次の文章は小生が毎月出している「ふるさと呑風便」の今年の6月号、NO170に書いた巻頭言です。
おぼろ月夜
一枚のファックスが届いた。 5月12日。北海道の水口正之さんからだ。彼は北海道の地域づくりの仕掛け人代表格。新聞記事が掲載されていて、車椅子サックス奏者の写真がのっている。渡部昭彦(56)さん。演奏曲目が「イマジン」「オールオブミー」他を熱演とある。5月25日に新潟でライブがあるので、それ以降、秋田でのライブをご検討くださいとあった。
水口さんに電話して聞くと、「渡部さんは滝川で奥さんとスナックをやってるんですが、いい奥さんで音楽に理解があるんですね」という。
私は、悶々としている元プロのサックス奏者の旦那にこういっただろうと推測した。
「あなた、お店は私がやりますから、サックスをもって全国で障害者の方々を励ましたら」この夫婦愛に勝手に感動して、考えた。
この機会に大館の車椅子歌姫との約束を果たそう。
去年の12月21日。大館北秋ホテル。拙書「青春旅故郷づくり」の出版会。車椅子の畠山ひとみさんが駆けつけてくれて、自作の歌まで披露してくれた。
以前、私は彼女を大館の車椅子の歌姫と勝手に名づけ、NHKのど自慢大会にも参加してもらったこともある。
結婚して子どもが生まれ、スナック「ひとみ」を閉めてからは、歌謡教室を開いて、念願だった老人ホームを慰問している。
彼女に「秋田の日赤病院で歌いませんか、院長先生をよく知ってますから」といったら、目を輝かせて、「ぜひぜひ、日赤で歌うのが夢だったんです」
私はひとみさんの秘めたる想いを知る由もなく、氣安くいってしまった。
「よっしゃ、来年、花の咲く頃、日赤でやってもらいましょう」
5月23日。秋田赤十字病院の院長室。毎日新聞論説委員の三木賢治氏から送られてきた児童図書30冊を、七井辰男秋田支局長から宮下正弘院長へ寄贈してもらう。
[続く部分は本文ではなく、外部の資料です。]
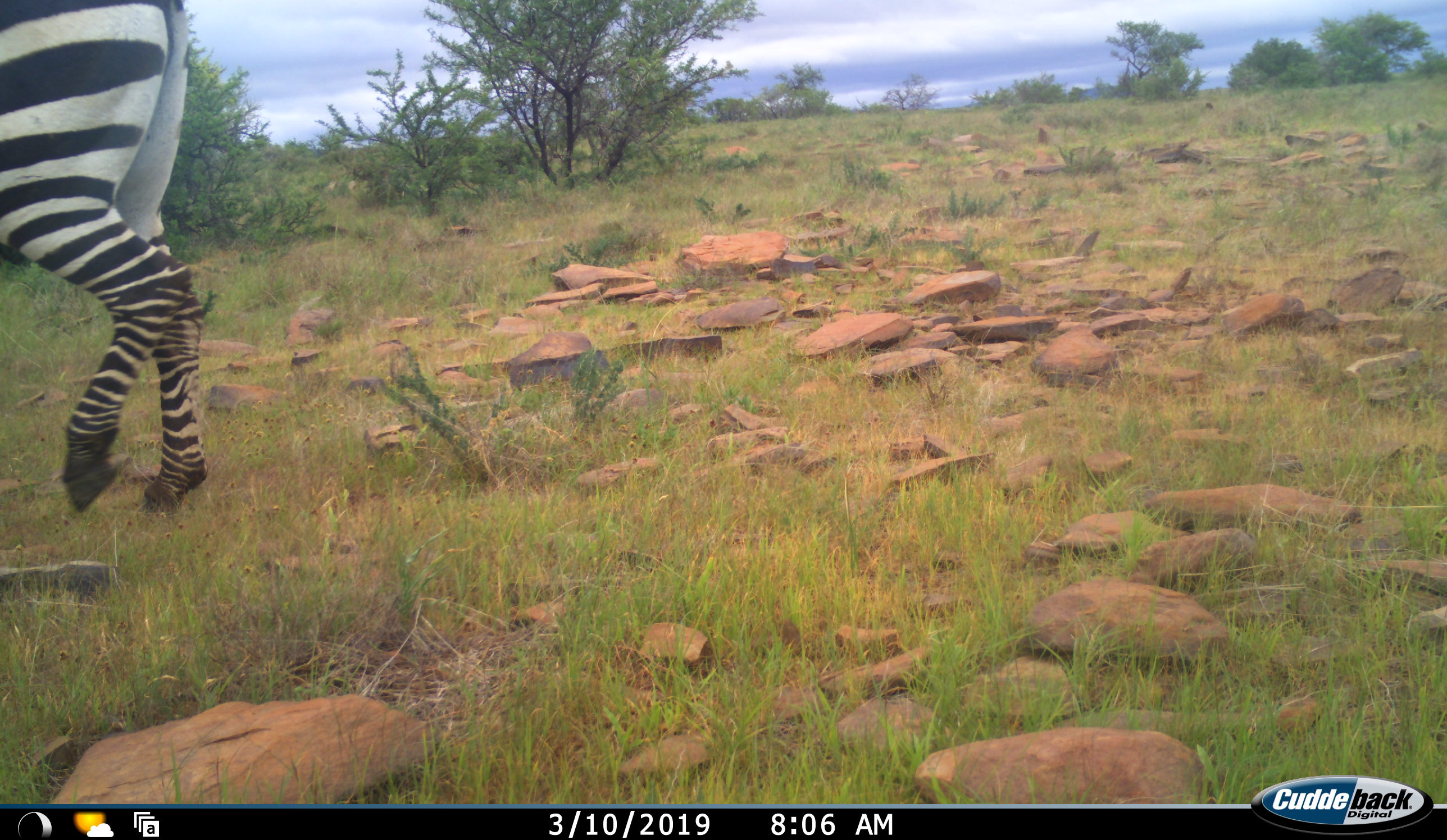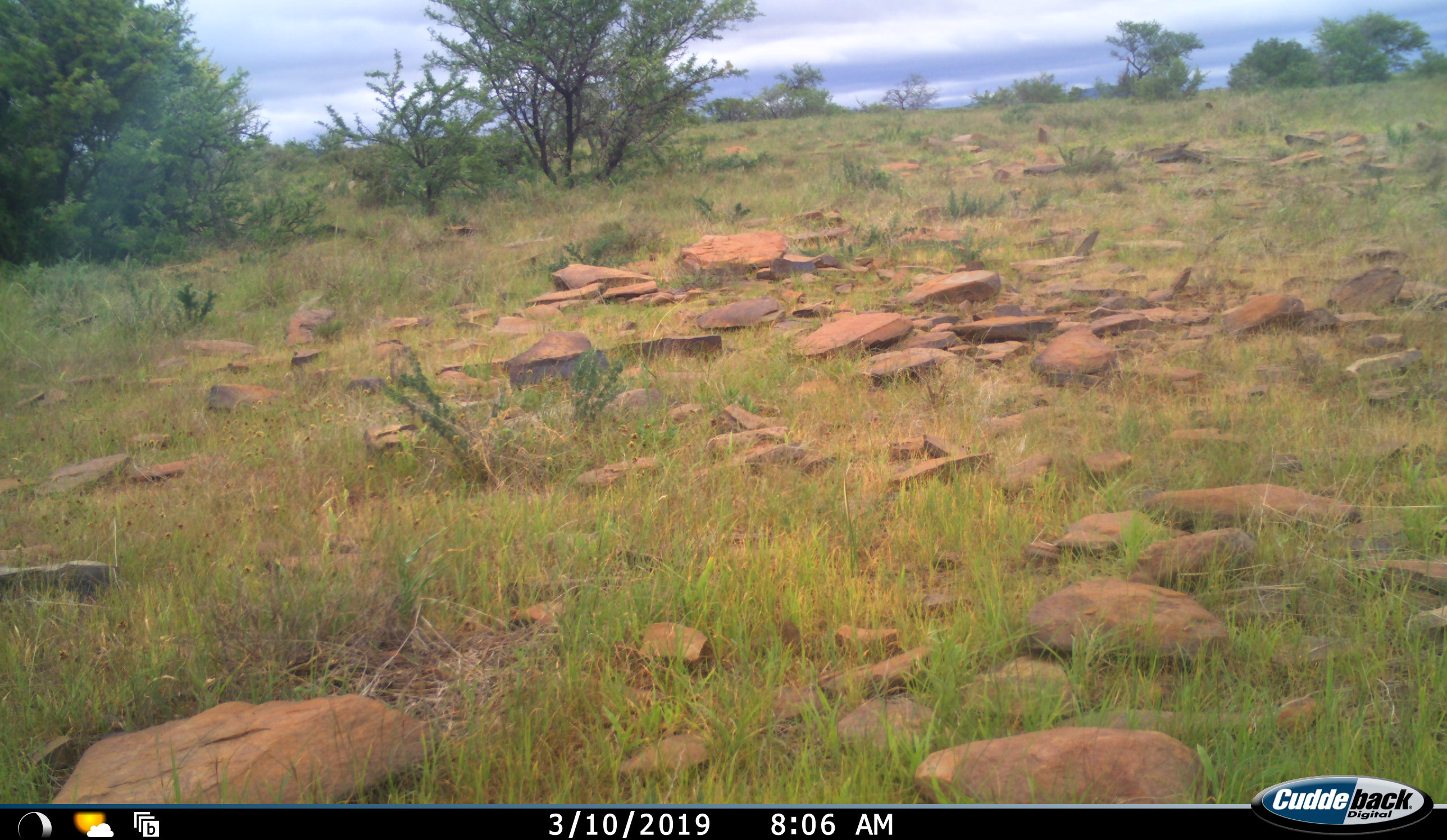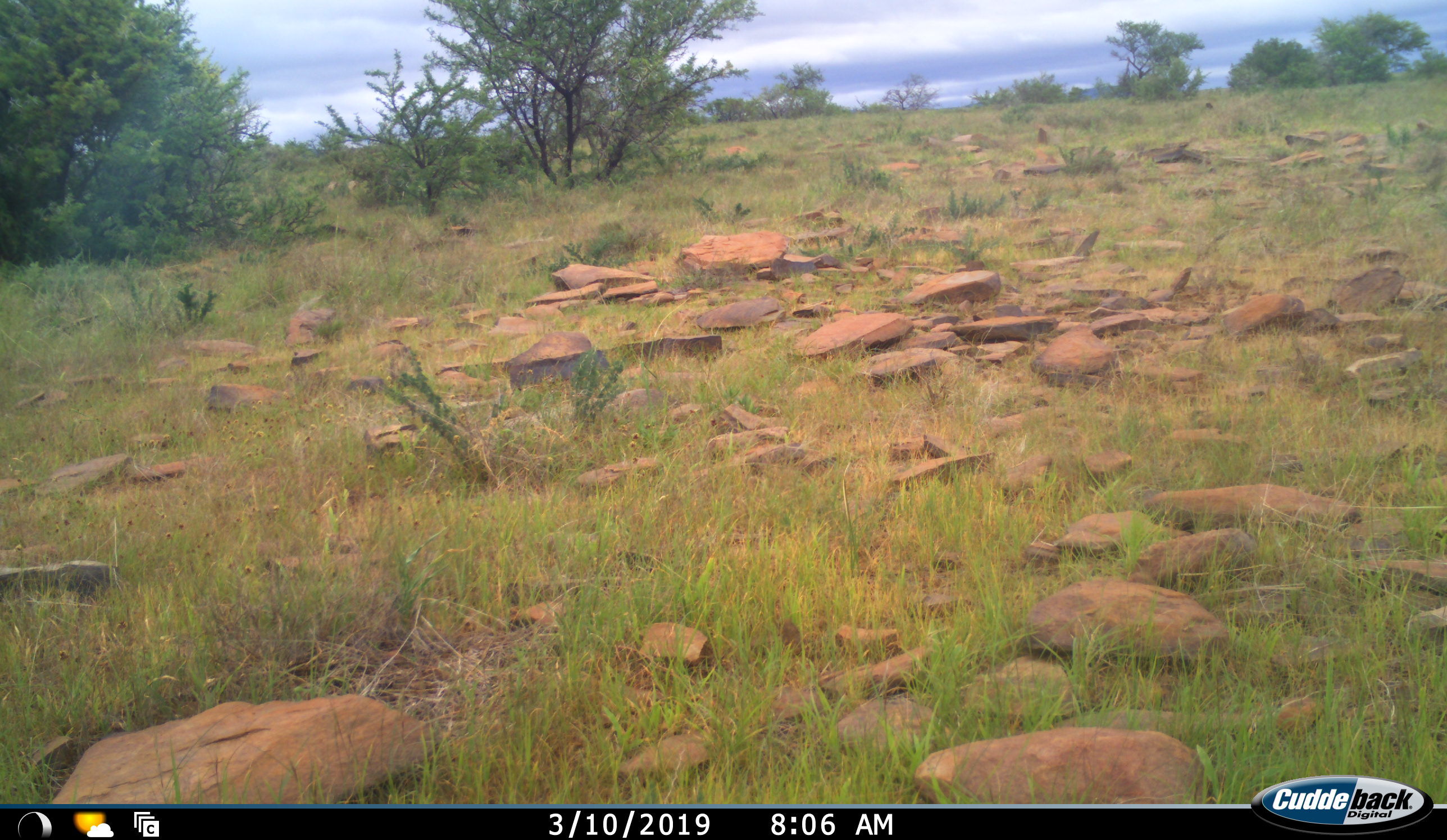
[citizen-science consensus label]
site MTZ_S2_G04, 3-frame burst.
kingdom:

その際、大館の車椅子の歌姫と北海道の車椅子サックス奏者のジョイントライブを6月3日にお願いすると、院長先生は患者さんの励みになると快諾してくれた。
6月1日。秋田市大町・第一会館で秋田・長野県人会が開かれた。私は長野県出身の参議院議員の秘書をした縁で十年前から入会させてもらっている。
小県郡東部町出身の宮下院長から、大館の車椅子歌姫のことを聞かれた。
「彼女はバスガイドでしたか。旧姓は?。田村さん!そうだ、僕が二〇年前に診察した患者さんだよ。元気に車椅子でがんばっている。それはよかった。じゃあ、私は彼女の歌をハーモニカで伴奏しよう」
これは大変だと大館のひとみさんに電話した。
「先生、院長になられてたんですか。すごーい。先生は北海道の学会の帰りだといって私にこけしのペン立を買ってきてくれたんですよ。今でもそのペン立を大事にしてます」
その日6月3日の午後。秋田日赤病院ロビィ。ここで繰り広げられた、宮下先生とひとみさんのジョイントライブの感動的な情景を記するには、残念ながら三木賢治記者のような筆力がない。
宮下先生が伴奏して、車椅子の歌姫が歌ったのは「おぼろ月夜」だった。
昭和8年(1933年)『新訂尋常小学唱歌 第六学年用』
朧月夜(おぼろづきよ)
一、
菜の花畠に、入日(いりひ)薄(うす)れ、
見わたす山の端(は)、霞(かすみ)ふかし。
春風(はるかぜ)そよふく、空を見れば、
夕月(ゆうづき)かかりて、にほひ淡し。
二、
里わの火影(ほかげ)も、森の色も、
田中の小路(こみち)をたどる人も、
蛙(かわず)のなくねも、かねの音も、
さながら霞(かすみ)める朧月夜(おぼろづきよ)。